Adesso, per usare una metafora cara al primo Renzi “hanno perso e si portano via il pallone”: gli stessi che approvano l’Italikum, una legge elettorale attraverso il cui meccanismo una lista oscillante tra il 25- 30% dei voti validi al primo turno si porta via la maggioranza assoluta della sola Camera abilitata alla fiducia. Senza prevedere, sia ben chiaro anche in questo caso, quella soglia di partecipazione al ballottaggio, che invece si pretende per i referendum degli altri quando questi non forniscono il risultato sperato.
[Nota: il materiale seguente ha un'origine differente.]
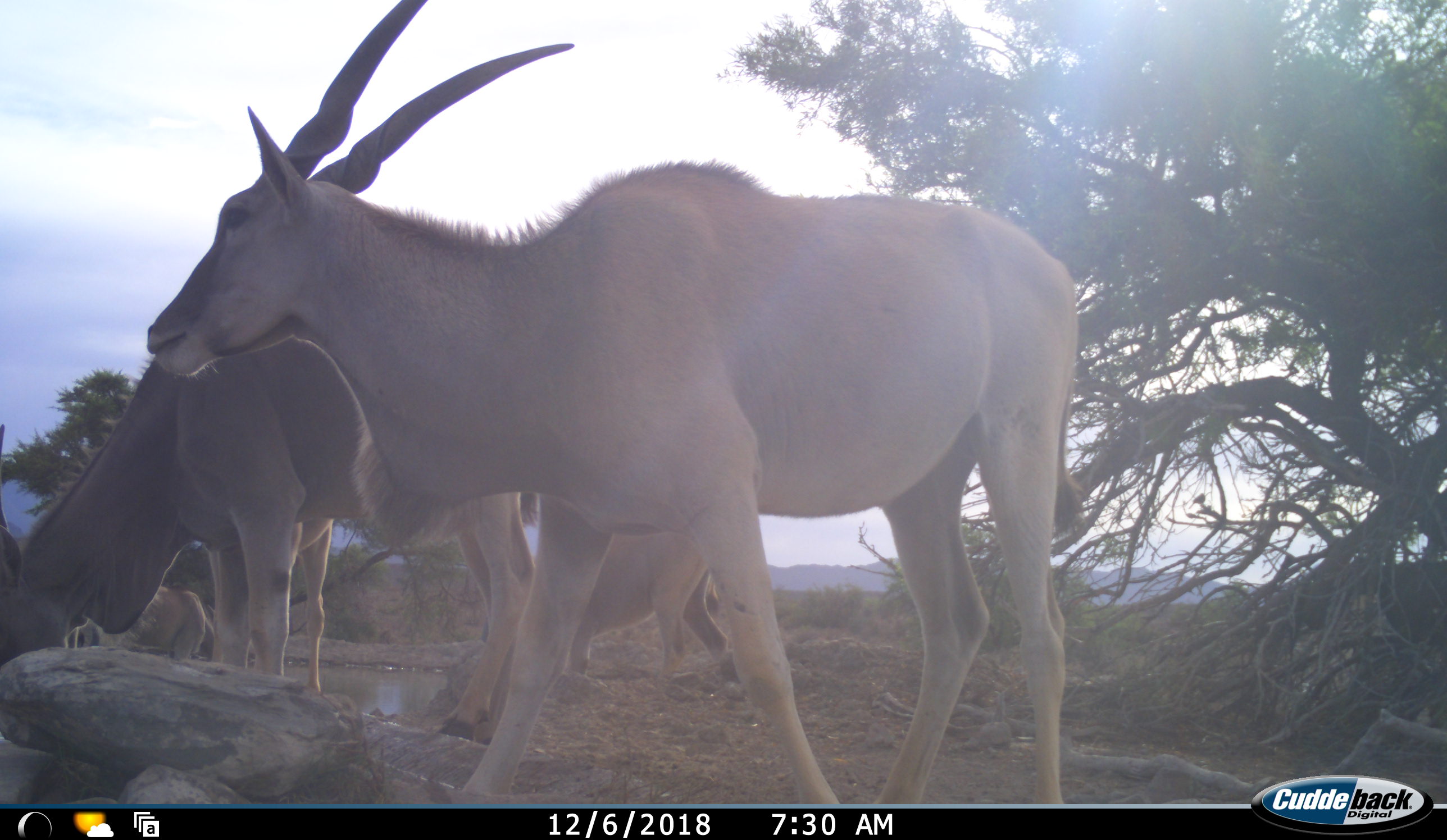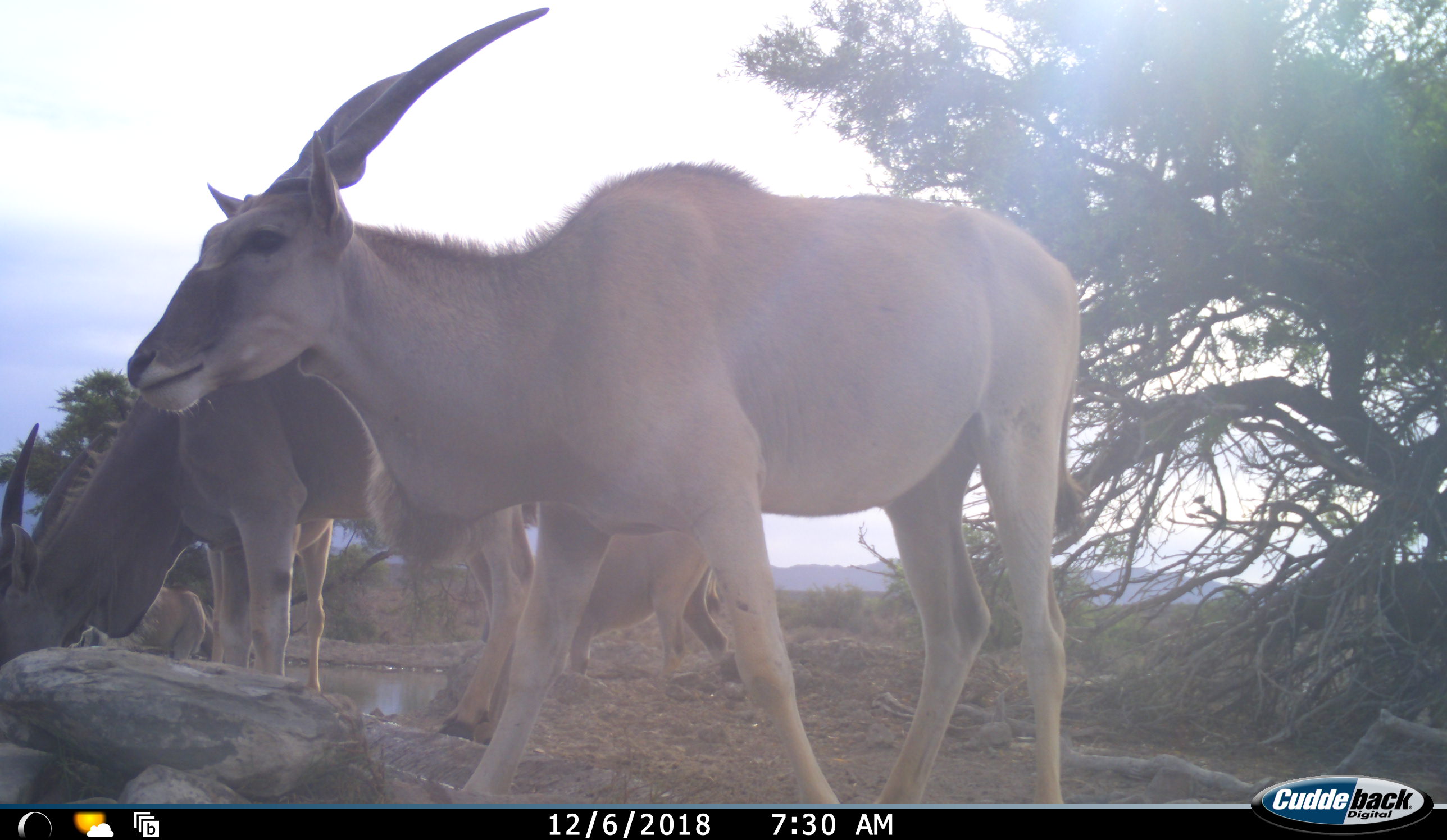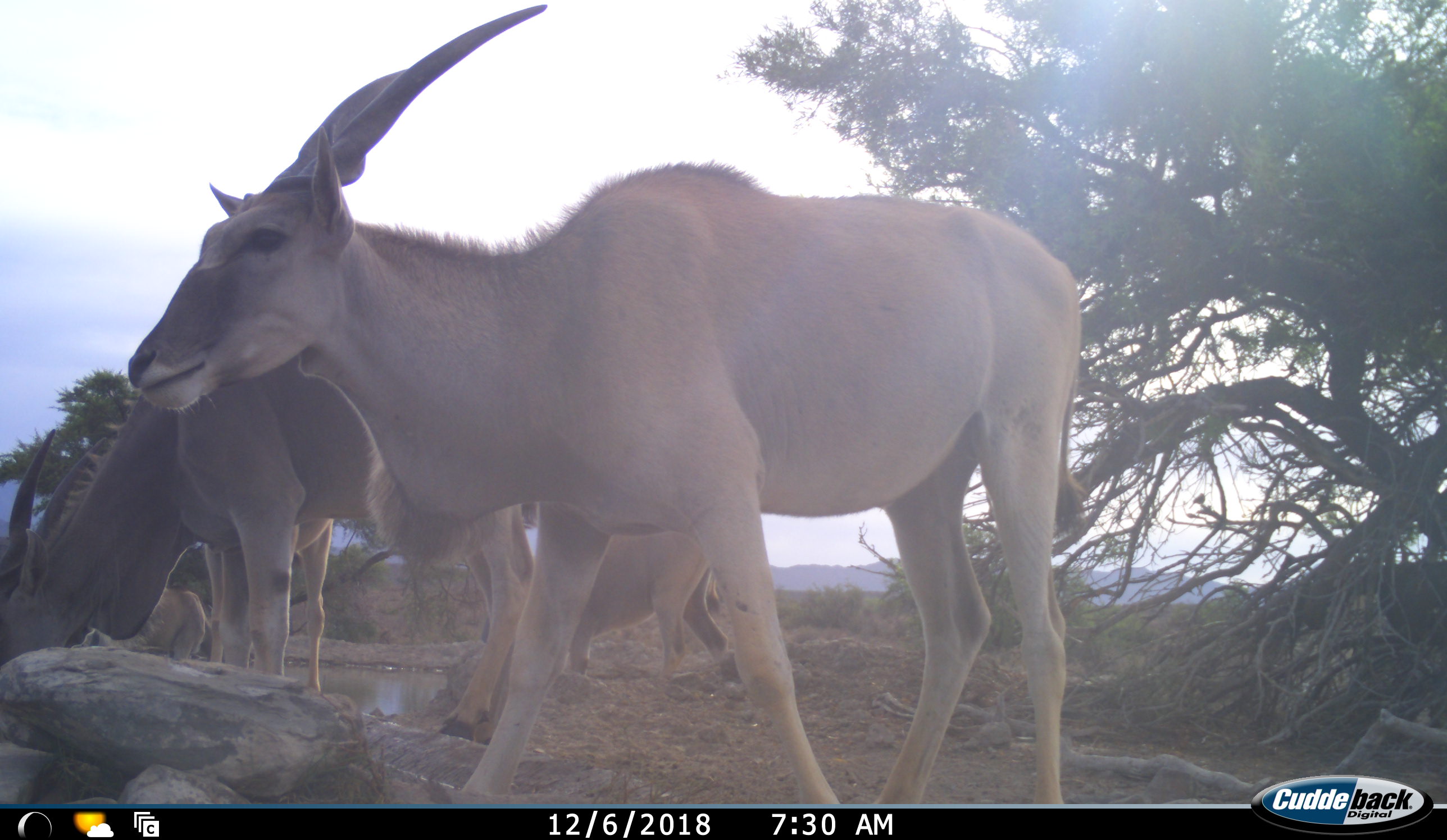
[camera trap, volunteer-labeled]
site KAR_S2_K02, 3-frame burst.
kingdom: Animalia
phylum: Chordata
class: Mammalia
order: Artiodactyla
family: Bovidae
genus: Tragelaphus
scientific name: Tragelaphus oryx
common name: eland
Eland (Tragelaphus oryx), count 4. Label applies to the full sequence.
Soglia di partecipazione prevista per l’accesso al secondo turno (di collegio) in Francia dove serve il 12,5% degli iscritti di consenso a un candidato per accedere al successivo passaggio. Appunto un secondo turno e non un ballottaggio

In realtà nella loro supponenza non avevano previsto che la maggioranza dei britannici (con uno scarto di 1.200.000 voti: questo elemento nessuno lo fa rimarcare, si cerca di far apparire che la differenza è stato di 10 o 15 voti) ragionasse con la propria testa e si sganciasse dalle posizioni espresse da chi, in UK come in Francia come in Italia come in Spagna, ha governato in questi anni impoverendo interi settori sociali, smantellando il welfare, arricchendo le banche, elevando la disoccupazione, alimentando paure tra terrorismo e migranti.

In realtà il panico, nell’establishment della comunicazione italiana, è scattato perché si pensa che l’esempio britannico possa essere seguito, in Italia, nell’occasione del referendum confermativo: il governo impone e il popolo respinge.

E il popolo che respinge le proposte degli autonominati intelligentoni di governo fa paura a chi ha da perdere ricchezza e potere.